2) Parent As One Team
Commit to not take sides, no matter what. If a child brings up something against their step sibling or stepparent, talk to your spouse about it first before answering. Take time to get the full story and to discuss the issue together before deciding how to proceed. This will avoid reactive decision-making and show the kids that you’re working together as a team.
A common behaviour in any family is for the kids to attempt to divide the parents into separate camps in order to get what they want, but this dynamic is multiplied in blended families. Therefore, your teamwork as parents is especially crucial. The kids need to know that it won’t work to play on the loyalty of their biological parent.

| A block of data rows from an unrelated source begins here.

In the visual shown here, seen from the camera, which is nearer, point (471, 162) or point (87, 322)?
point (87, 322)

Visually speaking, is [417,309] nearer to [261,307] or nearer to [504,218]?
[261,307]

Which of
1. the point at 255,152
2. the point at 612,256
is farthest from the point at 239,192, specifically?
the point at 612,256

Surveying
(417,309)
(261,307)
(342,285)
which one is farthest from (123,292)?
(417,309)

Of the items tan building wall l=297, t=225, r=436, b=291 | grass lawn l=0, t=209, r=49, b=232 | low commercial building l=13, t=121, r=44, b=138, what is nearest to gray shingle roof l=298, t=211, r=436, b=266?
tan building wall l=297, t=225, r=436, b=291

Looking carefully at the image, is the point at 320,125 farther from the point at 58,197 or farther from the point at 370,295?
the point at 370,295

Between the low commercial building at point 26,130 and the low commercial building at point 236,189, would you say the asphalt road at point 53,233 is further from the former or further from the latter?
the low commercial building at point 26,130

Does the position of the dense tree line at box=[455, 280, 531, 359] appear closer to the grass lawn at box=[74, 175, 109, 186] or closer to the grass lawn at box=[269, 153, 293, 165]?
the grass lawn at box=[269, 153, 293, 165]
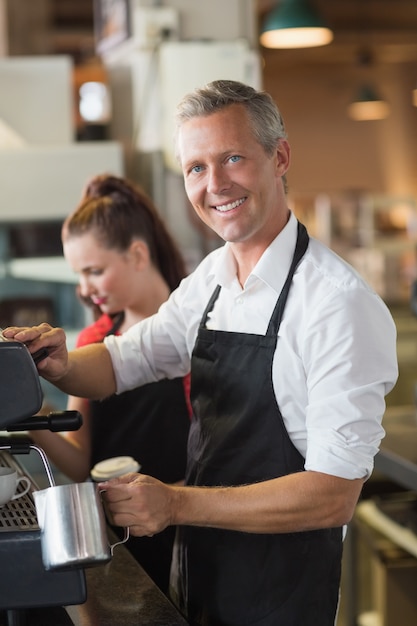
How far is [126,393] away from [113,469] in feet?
1.14

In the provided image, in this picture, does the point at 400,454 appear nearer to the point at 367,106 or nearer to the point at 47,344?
the point at 47,344

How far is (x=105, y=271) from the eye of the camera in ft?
7.36

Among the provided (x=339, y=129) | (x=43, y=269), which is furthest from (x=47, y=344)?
(x=339, y=129)

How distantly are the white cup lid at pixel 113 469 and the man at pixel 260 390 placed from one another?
131 millimetres

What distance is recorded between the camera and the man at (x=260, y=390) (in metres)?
1.47

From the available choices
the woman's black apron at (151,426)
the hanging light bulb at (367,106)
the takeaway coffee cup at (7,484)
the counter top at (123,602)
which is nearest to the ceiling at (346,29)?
the hanging light bulb at (367,106)

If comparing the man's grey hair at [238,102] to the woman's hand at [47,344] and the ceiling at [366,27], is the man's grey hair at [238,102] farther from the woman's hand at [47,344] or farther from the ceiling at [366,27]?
the ceiling at [366,27]

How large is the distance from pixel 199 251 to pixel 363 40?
759 cm

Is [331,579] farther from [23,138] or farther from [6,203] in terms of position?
[23,138]

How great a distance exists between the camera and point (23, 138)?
4289 millimetres

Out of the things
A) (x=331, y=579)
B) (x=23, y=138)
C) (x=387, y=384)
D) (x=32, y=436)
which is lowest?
(x=331, y=579)

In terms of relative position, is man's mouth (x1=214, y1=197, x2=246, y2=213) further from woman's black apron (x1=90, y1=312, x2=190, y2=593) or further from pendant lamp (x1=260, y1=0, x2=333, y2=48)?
pendant lamp (x1=260, y1=0, x2=333, y2=48)

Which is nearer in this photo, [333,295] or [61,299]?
[333,295]

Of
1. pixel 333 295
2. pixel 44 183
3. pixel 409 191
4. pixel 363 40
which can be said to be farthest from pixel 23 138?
pixel 409 191
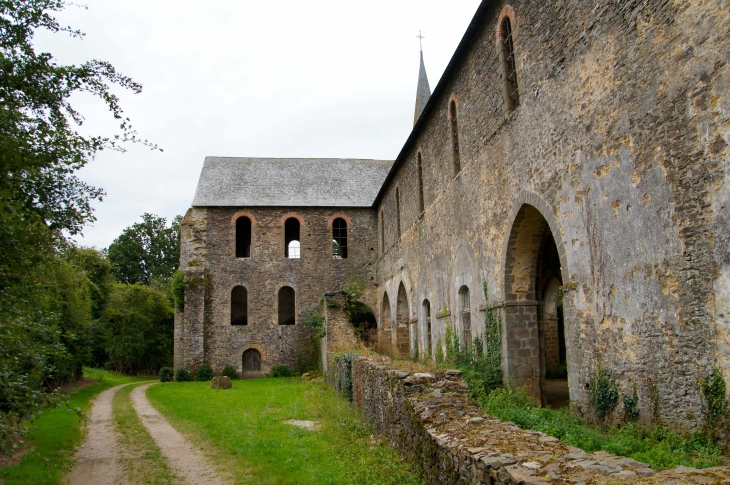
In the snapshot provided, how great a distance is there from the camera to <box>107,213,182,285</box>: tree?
52.6 m

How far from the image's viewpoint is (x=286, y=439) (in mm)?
10320

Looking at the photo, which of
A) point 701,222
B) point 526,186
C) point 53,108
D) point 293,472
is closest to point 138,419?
point 293,472

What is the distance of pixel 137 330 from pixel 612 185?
33.2 meters

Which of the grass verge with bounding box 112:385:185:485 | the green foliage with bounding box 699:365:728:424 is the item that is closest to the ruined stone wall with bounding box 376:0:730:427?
the green foliage with bounding box 699:365:728:424

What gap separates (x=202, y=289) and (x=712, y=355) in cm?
2343

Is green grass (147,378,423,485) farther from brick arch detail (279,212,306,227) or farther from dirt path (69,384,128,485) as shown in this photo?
brick arch detail (279,212,306,227)

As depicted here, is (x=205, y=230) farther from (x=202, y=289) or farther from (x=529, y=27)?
(x=529, y=27)

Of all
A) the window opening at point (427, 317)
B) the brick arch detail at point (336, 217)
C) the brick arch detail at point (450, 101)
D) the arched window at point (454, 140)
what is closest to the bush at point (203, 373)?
the brick arch detail at point (336, 217)

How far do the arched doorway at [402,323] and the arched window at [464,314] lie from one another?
24.5 feet

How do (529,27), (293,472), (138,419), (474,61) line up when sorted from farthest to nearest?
(138,419) < (474,61) < (529,27) < (293,472)

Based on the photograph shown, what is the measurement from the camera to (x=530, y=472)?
13.4ft

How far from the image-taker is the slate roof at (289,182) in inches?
1109

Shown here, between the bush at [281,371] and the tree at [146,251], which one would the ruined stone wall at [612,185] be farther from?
the tree at [146,251]

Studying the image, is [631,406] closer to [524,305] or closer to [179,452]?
[524,305]
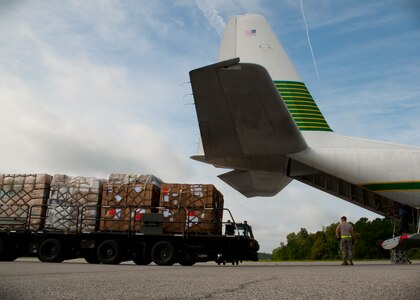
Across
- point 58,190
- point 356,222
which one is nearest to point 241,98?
point 58,190

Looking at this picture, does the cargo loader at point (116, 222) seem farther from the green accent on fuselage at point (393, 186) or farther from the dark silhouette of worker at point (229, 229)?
the green accent on fuselage at point (393, 186)

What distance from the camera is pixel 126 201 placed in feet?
39.6

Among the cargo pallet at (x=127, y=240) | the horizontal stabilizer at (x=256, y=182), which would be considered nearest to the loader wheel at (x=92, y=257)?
the cargo pallet at (x=127, y=240)

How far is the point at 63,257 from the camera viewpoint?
12.0 meters

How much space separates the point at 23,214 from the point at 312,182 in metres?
8.78

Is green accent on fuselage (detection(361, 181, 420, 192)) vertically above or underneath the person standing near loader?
above

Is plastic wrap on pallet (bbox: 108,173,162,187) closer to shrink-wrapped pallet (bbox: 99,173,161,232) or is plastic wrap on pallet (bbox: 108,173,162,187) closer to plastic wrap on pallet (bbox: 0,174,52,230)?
shrink-wrapped pallet (bbox: 99,173,161,232)

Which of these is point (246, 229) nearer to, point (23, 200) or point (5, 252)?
point (23, 200)

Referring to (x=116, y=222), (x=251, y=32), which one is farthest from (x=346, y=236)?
(x=251, y=32)

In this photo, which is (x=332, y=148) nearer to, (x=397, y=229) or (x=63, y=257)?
(x=397, y=229)

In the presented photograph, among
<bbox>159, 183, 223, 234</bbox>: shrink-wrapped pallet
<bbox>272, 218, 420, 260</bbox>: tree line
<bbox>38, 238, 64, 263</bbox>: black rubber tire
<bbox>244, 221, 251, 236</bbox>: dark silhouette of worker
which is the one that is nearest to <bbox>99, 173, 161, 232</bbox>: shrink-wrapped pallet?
<bbox>159, 183, 223, 234</bbox>: shrink-wrapped pallet

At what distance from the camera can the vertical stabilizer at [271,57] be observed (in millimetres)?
14047

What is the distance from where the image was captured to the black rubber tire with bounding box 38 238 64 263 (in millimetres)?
11844

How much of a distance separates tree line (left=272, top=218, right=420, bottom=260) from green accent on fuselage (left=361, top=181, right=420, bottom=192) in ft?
113
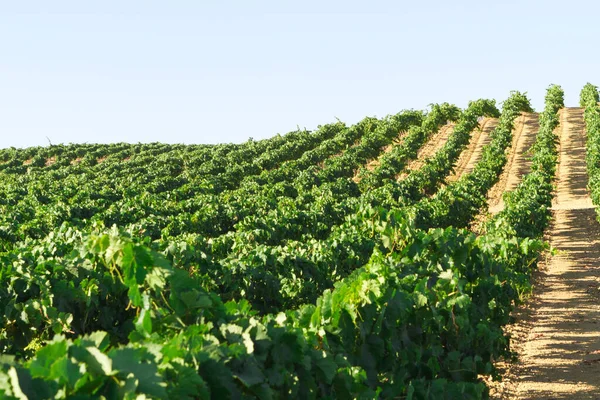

3) Plan Regular Date Nights
Let’s be honest. We all need a break from parenting from time to time — a chance to step away from the chaos of the week, focus on each other, and just enjoy some quiet time alone. Schedule regular date nights with your spouse. If the kids are very young and finding a babysitter is difficult, have date-nights-in. It could be a movie night, with popcorn or wine, or order in and enjoy dinner by candle light once the kids are in bed. Get creative. You can make it fit your budget. The goal is to have undistracted time with your spouse.
Date nights also show your kids how important your spouse and your marriage is to you. Modeling this value makes it a great long-term investment for all family members. Be intentional. Mark it on your calendar and only postpone it for emergencies. This will help you stay connected and grow your relationship as a couple, not just as co-parents. It’s so important not to lose sight of each other as husband and wife amidst the busy pace of parenting.
4) Schedule Quality Alone Time With Your Kids
The children may miss having their biological parents together and find themselves feeling jealous, sad, or angry about the new arrangements. Their world has been turned upside down and they did not ask for this new family. Therefore, it’s so important that each child still feels like a priority in their parent’s life. Schedule regular quality time alone to have fun together. Get them talking and just listen to their feelings. This will bring some sense of normalcy to their lives. They’ll know they are treasured, heard, and valued.
Having a blended family isn’t easy. It takes a lot of intentional communication and hard work. But it’s worth it! It may always feel complicated, but as you make your spouse your top priority and become a united team, your home will become more peaceful, stable, and loving.